▶ [Complete the following]:
A. Reproduce word for word the part of the berzosertib text that begins at the words "Phase 1 trial" and stops after "or disappear completely.".
B. Decide whether each statement agrees with the berzosertib text, answering yes or no and quoting the words of the text that decide it. (i) Berzosertib was originally invented by Merck KGaA. (ii) Berzosertib inhibits ATM with lower potency than it inhibits ATR. (iii) Berzosertib has progressed furthest in trials for the treatment of ovarian cancer.

▶ [Study text]:
Start of Block

Chemical and physical data
- Formula: C_{24}H_{25}N_{5}O_{3}S
- Molar mass: 463.56 g·mol^{−1}
- 3D model (JSmol): Interactive image;
- SMILES CC(C)S(=O)(=O)C1=CC=C(C=C1)C2=CN=C(C(=N2)C3=CC(=NO3)C4=CC=C(C=C4)CNC)N;
- InChI InChI=1S/C24H25N5O3S/c1-15(2)33(30,31)19-10-8-18(9-11-19)21-14-27-24(25)23(28-21)22-12-20(29-32-22)17-6-4-16(5-7-17)13-26-3/h4-12,14-15,26H,13H2,1-3H3,(H2,25,27); Key:JZCWLJDSIRUGIN-UHFFFAOYSA-N;

= Berzosertib =

Chemical compound

Berzosertib (VE-822, VX-970, M6620) is a drug originally invented by Vertex Pharmaceuticals and licensed to Merck KGaA, Darmstadt, Germany, for development. It acts as a potent inhibitor of the enzyme ataxia telangiectasia and Rad3 related (ATR) and with lower potency as an inhibitor of ATM serine/threonine kinase (ATM). These enzymes are both involved in detecting DNA damage as part of cell cycle checkpoints during cell division. By inhibiting their activity, berzosertib interferes with the ability of rapidly dividing cells to detect damage to DNA, and this makes it useful as a potential treatment for some forms of cancer by causing accumulation of DNA damage in the cancer cells and thus reducing their viability. It has progressed furthest in trials for the treatment of ovarian cancer, though also shows activity against numerous other cancer types.

Phase 1 trial results show promising results in the first clinical trial of the drug class. The new study, designed to test the drug's safety, found that half of patients given the new drug either alone or with platinum chemotherapy saw their cancer stop growing, and two patients saw their tumors shrink or disappear completely.

In a UCLA-led study, berzosertib showed promise in treating COVID-19.

End of Block

▶ [Input data]:
Start of Block

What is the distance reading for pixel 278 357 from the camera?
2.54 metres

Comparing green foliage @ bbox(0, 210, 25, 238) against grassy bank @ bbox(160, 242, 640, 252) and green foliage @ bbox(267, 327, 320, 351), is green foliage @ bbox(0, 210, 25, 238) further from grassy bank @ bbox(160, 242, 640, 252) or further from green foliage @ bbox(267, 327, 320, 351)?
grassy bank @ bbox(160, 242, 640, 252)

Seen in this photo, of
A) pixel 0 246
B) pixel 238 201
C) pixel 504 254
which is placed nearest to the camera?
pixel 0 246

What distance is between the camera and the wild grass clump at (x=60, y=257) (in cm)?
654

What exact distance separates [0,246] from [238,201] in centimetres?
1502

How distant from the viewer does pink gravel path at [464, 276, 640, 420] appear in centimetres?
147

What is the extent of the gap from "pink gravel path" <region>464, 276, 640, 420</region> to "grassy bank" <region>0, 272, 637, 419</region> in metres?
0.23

End of Block

▶ [Expected outputs]:
A.
Phase 1 trial results show promising results in the first clinical trial of the drug class. The new study, designed to test the drug's safety, found that half of patients given the new drug either alone or with platinum chemotherapy saw their cancer stop growing, and two patients saw their tumors shrink or disappear completely.

B.
(i) No: "a drug originally invented by Vertex Pharmaceuticals and licensed to Merck KGaA, Darmstadt, Germany, for development."
(ii) Yes: "It acts as a potent inhibitor of the enzyme ataxia telangiectasia and Rad3 related (ATR) and with lower potency as an inhibitor of ATM serine/threonine kinase (ATM)."
(iii) Yes: "It has progressed furthest in trials for the treatment of ovarian cancer."